What does your live setup look like, and what do you bring with you when you travel for an extensive tour?
I haven’t done an extensive tour in about a decade, my last show was in Japan in December last year, as Goldmund. My live setup for Goldmund is really simple, I use Ableton and a little mixer which I have set to trigger or fade in textural elements which gives me the flexibility to change the arrangement (instead of a pre-recorded track with definable sections) so that if I want to improvise I can do so. I normally leave the shows loose in regard to planned out arrangements.
What is the most important environmental aspect of your current workspace and what would be a particular element that you would improve on?
I don’t like a lot of clutter around, I just want to walk into the studio and have it be very easy to get to the things I need. I want it to feel comfortable and inviting. My current space is a little smaller than my previous place, so I don’t have the ability to keep drums set up (I have them in a separate space in the house which is fine as I don’t end up recording a ton of acoustic drums), but it would be nice to have them in the room with me. I have a very nice view out of my window every day, which helps make me feel connected to the outside world when I’m stuck inside.
What can you tell us about your overall process of composition? How are the ideas born, where do they mature, and when do they finally see the light?

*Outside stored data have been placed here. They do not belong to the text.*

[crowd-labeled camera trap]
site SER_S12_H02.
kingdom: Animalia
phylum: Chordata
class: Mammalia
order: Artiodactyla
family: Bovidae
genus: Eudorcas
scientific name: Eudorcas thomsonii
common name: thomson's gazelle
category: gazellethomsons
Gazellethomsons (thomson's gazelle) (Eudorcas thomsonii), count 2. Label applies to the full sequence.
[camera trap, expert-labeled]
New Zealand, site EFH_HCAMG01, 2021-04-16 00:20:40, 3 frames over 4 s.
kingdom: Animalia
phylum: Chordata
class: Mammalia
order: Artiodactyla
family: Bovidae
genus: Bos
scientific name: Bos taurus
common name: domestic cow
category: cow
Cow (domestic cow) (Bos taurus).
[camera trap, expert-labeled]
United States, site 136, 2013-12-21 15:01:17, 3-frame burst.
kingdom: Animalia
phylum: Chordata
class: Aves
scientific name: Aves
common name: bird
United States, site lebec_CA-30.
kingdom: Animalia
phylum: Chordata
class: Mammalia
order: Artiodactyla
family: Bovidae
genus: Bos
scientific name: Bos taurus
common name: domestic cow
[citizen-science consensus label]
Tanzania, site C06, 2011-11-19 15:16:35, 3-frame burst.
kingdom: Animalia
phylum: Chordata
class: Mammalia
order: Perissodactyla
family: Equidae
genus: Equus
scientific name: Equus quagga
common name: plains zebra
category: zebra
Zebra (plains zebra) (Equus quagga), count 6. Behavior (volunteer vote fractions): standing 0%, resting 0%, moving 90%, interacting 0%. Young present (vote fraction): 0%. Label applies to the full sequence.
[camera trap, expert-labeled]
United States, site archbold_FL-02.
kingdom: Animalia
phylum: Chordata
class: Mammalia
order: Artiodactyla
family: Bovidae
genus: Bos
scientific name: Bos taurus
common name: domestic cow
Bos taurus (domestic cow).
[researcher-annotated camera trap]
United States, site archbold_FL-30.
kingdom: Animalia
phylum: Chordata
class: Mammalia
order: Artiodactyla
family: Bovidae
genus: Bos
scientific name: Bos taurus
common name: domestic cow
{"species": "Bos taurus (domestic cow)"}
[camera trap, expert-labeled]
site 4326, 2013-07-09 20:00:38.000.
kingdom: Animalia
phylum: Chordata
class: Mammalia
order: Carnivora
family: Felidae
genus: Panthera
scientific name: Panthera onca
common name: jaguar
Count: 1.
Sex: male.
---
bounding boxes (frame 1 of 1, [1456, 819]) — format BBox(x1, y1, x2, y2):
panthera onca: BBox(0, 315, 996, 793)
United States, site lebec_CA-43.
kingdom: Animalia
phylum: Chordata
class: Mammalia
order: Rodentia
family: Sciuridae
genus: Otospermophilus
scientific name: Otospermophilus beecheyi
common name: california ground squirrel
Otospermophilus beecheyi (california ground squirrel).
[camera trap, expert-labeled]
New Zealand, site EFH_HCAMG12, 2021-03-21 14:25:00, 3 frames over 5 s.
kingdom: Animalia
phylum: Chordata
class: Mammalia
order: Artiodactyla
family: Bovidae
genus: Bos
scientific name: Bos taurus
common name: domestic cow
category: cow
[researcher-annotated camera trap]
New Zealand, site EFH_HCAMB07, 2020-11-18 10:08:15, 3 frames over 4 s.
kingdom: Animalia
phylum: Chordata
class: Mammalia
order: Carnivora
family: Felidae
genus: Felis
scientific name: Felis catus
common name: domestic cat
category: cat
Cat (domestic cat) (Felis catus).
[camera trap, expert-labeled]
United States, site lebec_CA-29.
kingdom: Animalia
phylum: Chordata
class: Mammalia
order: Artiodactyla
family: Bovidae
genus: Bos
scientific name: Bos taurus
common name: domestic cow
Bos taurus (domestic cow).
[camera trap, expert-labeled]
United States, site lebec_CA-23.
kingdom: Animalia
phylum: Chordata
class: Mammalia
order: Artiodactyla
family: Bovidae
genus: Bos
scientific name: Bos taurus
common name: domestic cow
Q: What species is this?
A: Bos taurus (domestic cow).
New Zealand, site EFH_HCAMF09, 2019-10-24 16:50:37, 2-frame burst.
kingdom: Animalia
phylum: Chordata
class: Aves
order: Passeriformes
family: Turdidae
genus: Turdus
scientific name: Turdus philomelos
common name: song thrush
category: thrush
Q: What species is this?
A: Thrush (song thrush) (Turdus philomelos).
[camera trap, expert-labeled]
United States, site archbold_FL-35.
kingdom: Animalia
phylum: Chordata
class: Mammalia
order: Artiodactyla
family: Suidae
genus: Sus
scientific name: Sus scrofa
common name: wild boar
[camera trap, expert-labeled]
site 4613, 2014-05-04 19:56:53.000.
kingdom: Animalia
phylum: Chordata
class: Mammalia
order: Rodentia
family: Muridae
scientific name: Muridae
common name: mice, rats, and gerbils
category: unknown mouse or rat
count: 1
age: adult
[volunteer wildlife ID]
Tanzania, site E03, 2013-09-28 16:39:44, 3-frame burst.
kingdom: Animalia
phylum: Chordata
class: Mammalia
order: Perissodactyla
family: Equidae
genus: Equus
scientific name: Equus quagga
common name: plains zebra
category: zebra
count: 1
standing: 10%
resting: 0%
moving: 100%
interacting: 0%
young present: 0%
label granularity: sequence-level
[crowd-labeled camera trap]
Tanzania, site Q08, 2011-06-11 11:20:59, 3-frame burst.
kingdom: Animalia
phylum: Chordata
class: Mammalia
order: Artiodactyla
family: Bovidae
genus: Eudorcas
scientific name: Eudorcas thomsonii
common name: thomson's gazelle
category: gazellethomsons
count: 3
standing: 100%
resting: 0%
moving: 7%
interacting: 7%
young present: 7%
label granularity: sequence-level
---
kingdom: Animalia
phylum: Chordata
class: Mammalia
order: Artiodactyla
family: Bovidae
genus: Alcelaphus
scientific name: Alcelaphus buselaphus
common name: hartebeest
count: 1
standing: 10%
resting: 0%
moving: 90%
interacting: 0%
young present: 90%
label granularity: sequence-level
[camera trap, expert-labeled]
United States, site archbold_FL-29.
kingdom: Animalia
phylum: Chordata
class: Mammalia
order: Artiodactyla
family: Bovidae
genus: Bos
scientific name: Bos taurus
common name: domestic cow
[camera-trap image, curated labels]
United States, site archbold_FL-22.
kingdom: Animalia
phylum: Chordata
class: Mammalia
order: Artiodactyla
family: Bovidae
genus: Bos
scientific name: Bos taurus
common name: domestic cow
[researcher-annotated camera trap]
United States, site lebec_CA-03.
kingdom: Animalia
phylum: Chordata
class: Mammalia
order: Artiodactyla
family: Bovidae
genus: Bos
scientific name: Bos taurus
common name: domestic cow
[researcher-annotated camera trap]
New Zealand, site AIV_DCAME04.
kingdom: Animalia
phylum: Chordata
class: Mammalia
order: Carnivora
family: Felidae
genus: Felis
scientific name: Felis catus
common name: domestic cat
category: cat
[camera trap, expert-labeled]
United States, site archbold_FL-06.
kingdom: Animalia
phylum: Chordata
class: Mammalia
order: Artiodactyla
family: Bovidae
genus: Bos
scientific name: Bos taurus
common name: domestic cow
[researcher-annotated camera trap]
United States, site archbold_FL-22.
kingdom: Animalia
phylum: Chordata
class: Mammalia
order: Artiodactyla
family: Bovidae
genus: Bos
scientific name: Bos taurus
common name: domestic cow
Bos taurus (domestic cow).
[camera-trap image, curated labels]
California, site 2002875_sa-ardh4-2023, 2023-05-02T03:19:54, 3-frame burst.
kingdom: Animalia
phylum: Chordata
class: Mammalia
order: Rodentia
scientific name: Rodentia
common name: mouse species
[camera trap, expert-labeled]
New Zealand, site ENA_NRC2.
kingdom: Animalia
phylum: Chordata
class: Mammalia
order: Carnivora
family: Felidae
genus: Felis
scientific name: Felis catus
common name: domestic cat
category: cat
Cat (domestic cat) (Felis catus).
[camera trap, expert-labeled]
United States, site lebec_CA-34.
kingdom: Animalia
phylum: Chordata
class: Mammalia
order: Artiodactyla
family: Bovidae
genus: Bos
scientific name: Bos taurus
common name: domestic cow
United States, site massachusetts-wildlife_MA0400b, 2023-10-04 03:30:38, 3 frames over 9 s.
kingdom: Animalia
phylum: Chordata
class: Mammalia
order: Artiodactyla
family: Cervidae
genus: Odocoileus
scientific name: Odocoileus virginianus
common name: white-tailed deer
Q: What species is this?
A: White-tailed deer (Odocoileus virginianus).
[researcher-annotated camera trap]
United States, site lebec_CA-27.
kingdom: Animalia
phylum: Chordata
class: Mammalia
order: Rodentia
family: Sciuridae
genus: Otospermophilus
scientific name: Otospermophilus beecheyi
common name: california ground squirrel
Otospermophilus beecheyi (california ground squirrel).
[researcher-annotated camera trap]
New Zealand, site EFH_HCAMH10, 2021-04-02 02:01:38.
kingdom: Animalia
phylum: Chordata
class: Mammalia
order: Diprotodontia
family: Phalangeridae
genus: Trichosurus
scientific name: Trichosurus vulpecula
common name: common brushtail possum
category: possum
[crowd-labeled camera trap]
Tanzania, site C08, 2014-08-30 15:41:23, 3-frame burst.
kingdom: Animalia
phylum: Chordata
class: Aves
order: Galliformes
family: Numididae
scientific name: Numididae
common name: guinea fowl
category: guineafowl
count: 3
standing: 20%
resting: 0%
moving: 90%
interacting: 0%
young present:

I try to be respectful of the ideas so I don’t second-guess them. My whole aim is to try and work as quickly as I can before my critical brain can catch up and force me to overanalyze which inevitably leads to stagnation and the disintegration of any kind of naive notions that made it interesting in the first place. I work without an end in sight, so I just keep writing material because I feel compelled to and eventually an album comes together.
After the piece is complete, how do you audition the results? What are your reactions to hearing your music in a different context, setting, or a sound system?
The car test is the ultimate test, if it sounds good in there, I’m a firm believer it’ll sound good anywhere. I also have a Sonos system in our main living space and that’s a good indicator of how something may sound on someone’s everyday system. I also like to hear it on a phone or laptop speakers as well.
Do you ever procrastinate? If so, what do you usually find yourself doing during those times?
I have kids so I don’t really have time to procrastinate! I do have to be mindful of splitting up my time between work and general life, which has certainly been a challenge during the pandemic, but that is inherent with anyone who works from home with a family, which now is the norm. With personal projects, I don’t really have a reason to procrastinate because I’m very passionate about making music and I consider myself fortunate to be able to do that so it propels me forward; with film scoring, I am always driven by deadlines, usually very tight, and to be offered the chance to do that for a living is something I don’t take for granted, so procrastination isn’t an option.
What gets you inspired?
Nature, family, and time. I don’t really sit and wait to be inspired or really believe in inspiration per se, if anything I feel inspired just sitting at the desk and that’s enough to get me started. I don’t ever feel bored, or stuck.
And finally, what are your thoughts on the state of “electronic music” today?
I think it’s generally fantastic. There are all sorts of new stuff going on all the time, I can’t keep up. Lots of interesting and inspiring producers, mixers out there. I’m seeing a general shift in women being brought more to the forefront, but I think that the general culture/attitude still needs to change pretty drastically in regard to inclusion and diversity of a wider range of groups represented.